• Task description
Would you please write out each of the entries below exactly, omitting pictures?

• Exercise materials
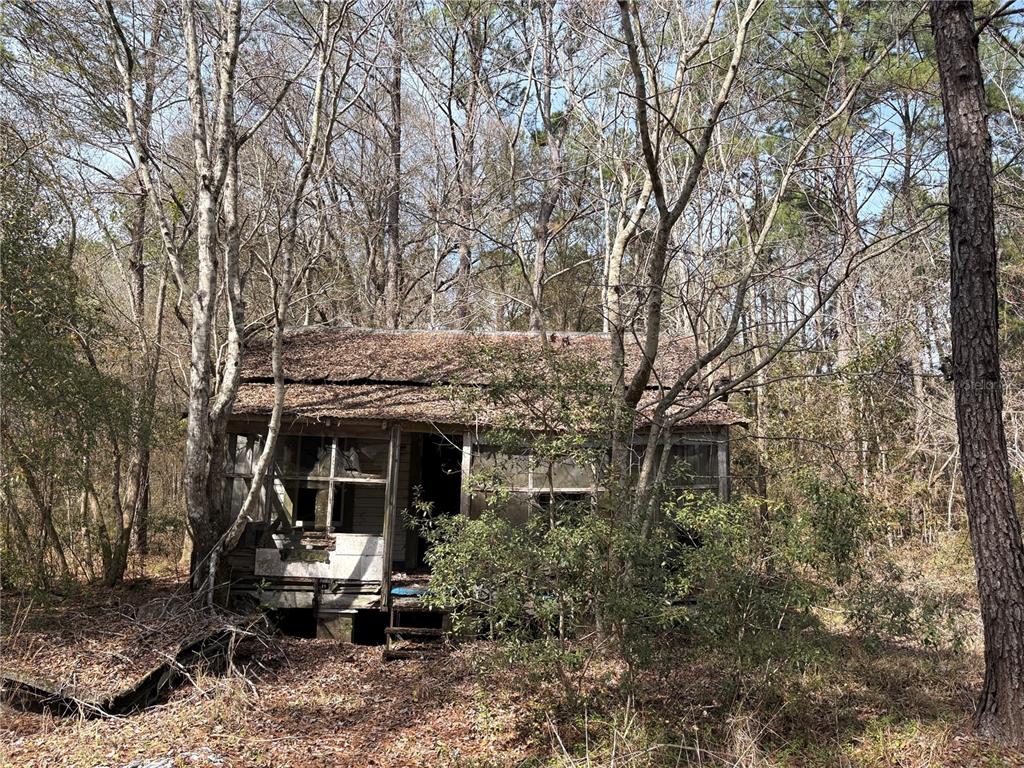 A dilapidated wooden cabin with a screened porch sits among trees in a wooded area — 4385 BONDARENKO ROAD, KEYSTONE HEIGHTS, FL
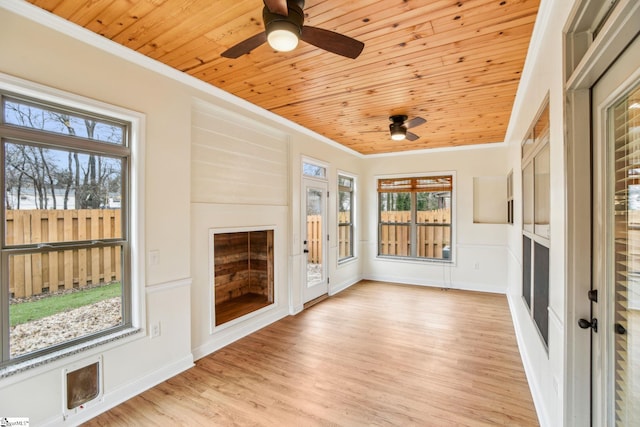 unfurnished sunroom with wooden ceiling and ceiling fan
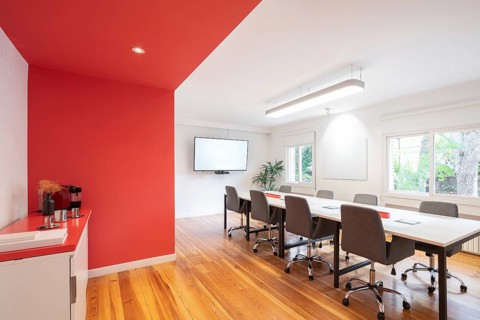 Bright meeting room in office with a long table, chairs, and a wall mounted screen. Red accents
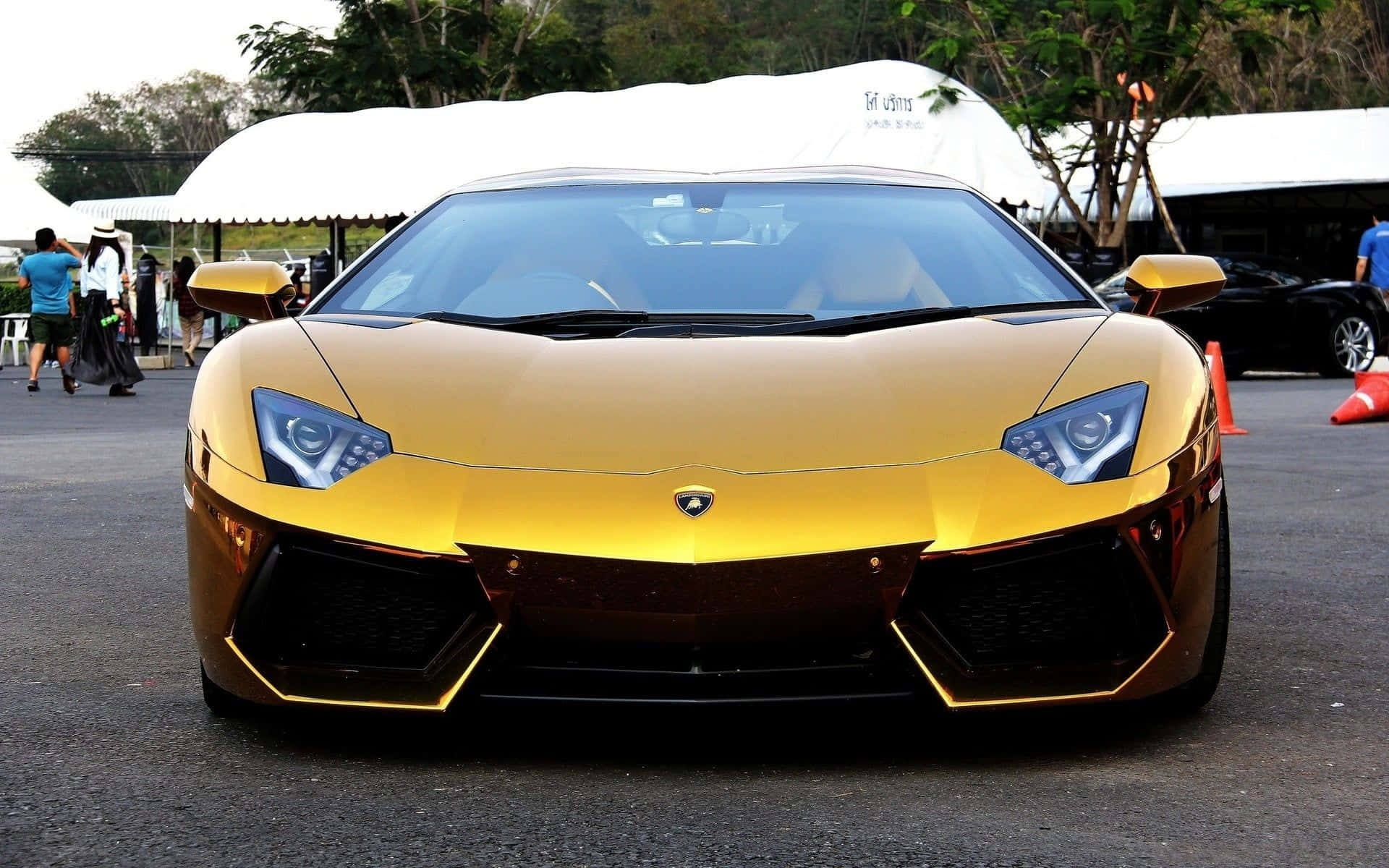 Gold Lamborghini 桌布 壁紙 — 一輛閃亮的金色藍寶堅尼Aventador跑車停放在戶外，背景有人群和白色帳篷。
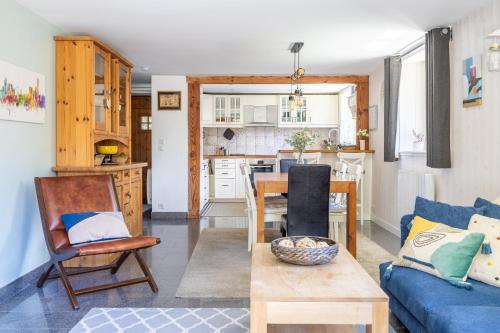 un salon avec un canapé bleu et une cuisine dans l'établissement Spacieux 6pax 3ch Vue MtBlanc Central Parking, à Chamonix-Mont-Blanc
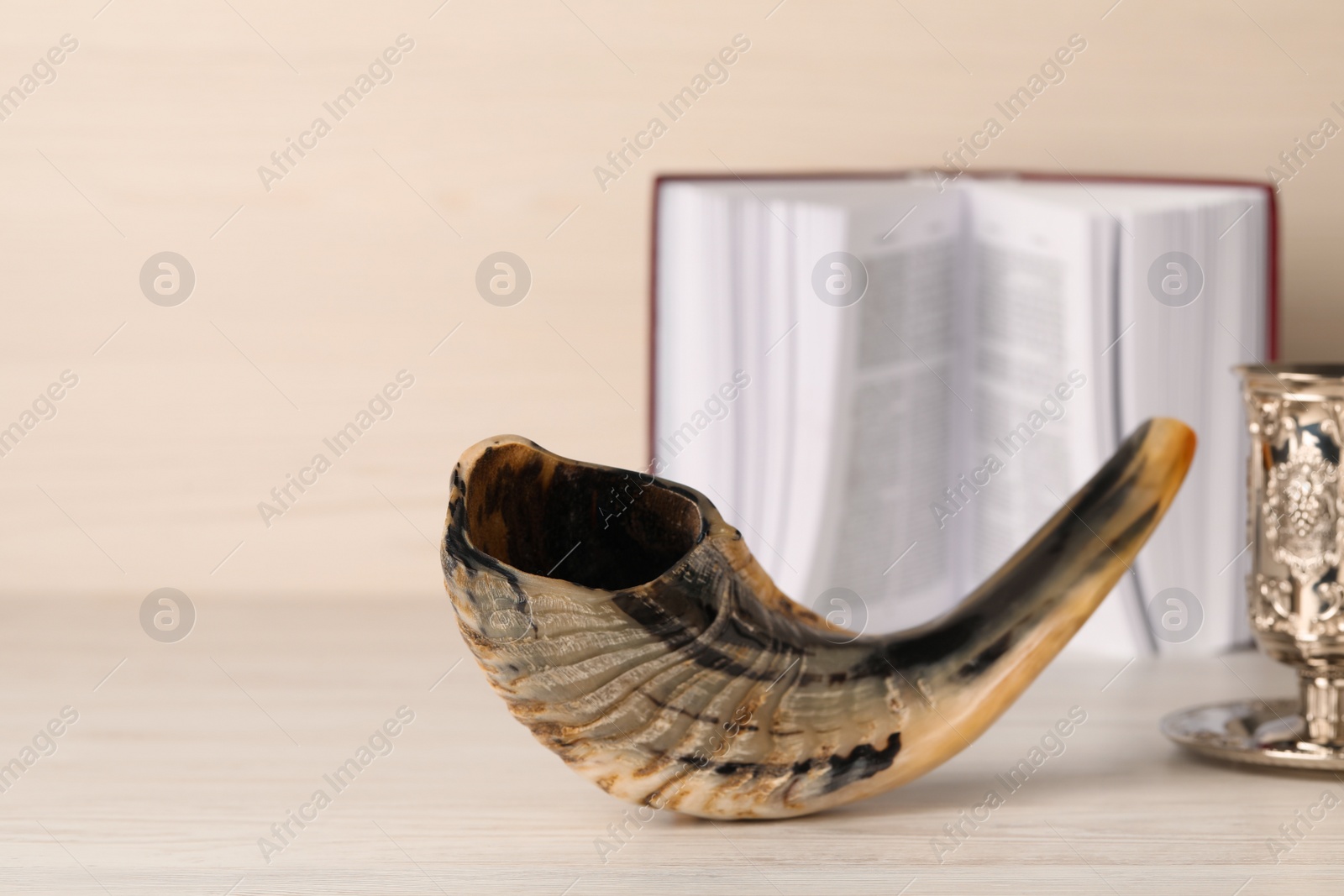 Photo of Composition with Rosh Hashanah holiday symbols on light beige wooden table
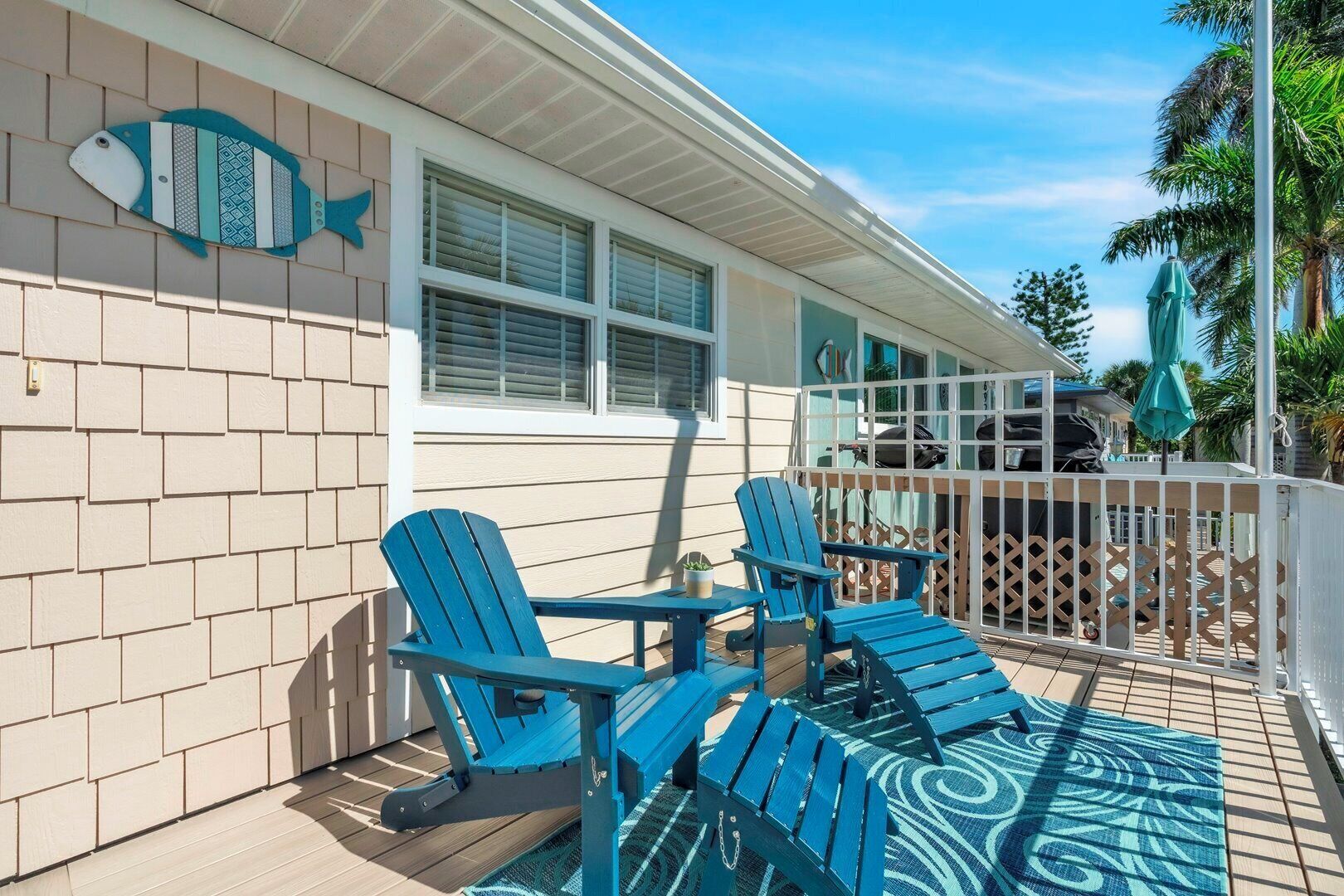 A deck with blue Adirondack chairs and a table, a white fence, and a fish-shaped decoration on the wall.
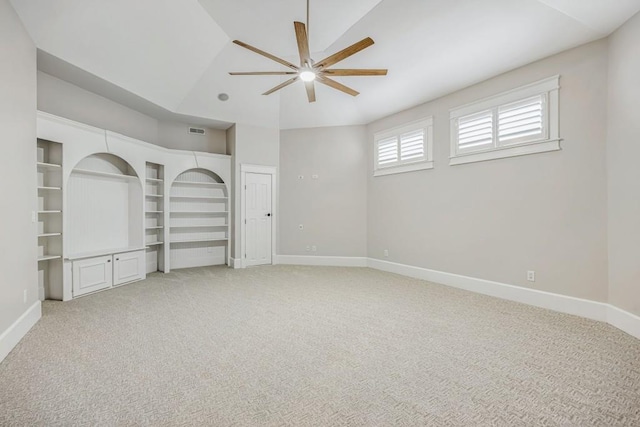 47 Fern Leaf Way, Newnan, GA 30265 - spare room with ceiling fan, baseboards, light colored carpet, and vaulted ceiling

• Final answer
 A dilapidated wooden cabin with a screened porch sits among trees in a wooded area — 4385 BONDARENKO ROAD, KEYSTONE HEIGHTS, FL
 unfurnished sunroom with wooden ceiling and ceiling fan
 Bright meeting room in office with a long table, chairs, and a wall mounted screen. Red accents
 Gold Lamborghini 桌布 壁紙 — 一輛閃亮的金色藍寶堅尼Aventador跑車停放在戶外，背景有人群和白色帳篷。
 un salon avec un canapé bleu et une cuisine dans l'établissement Spacieux 6pax 3ch Vue MtBlanc Central Parking, à Chamonix-Mont-Blanc
 Photo of Composition with Rosh Hashanah holiday symbols on light beige wooden table
 A deck with blue Adirondack chairs and a table, a white fence, and a fish-shaped decoration on the wall.
 47 Fern Leaf Way, Newnan, GA 30265 - spare room with ceiling fan, baseboards, light colored carpet, and vaulted ceiling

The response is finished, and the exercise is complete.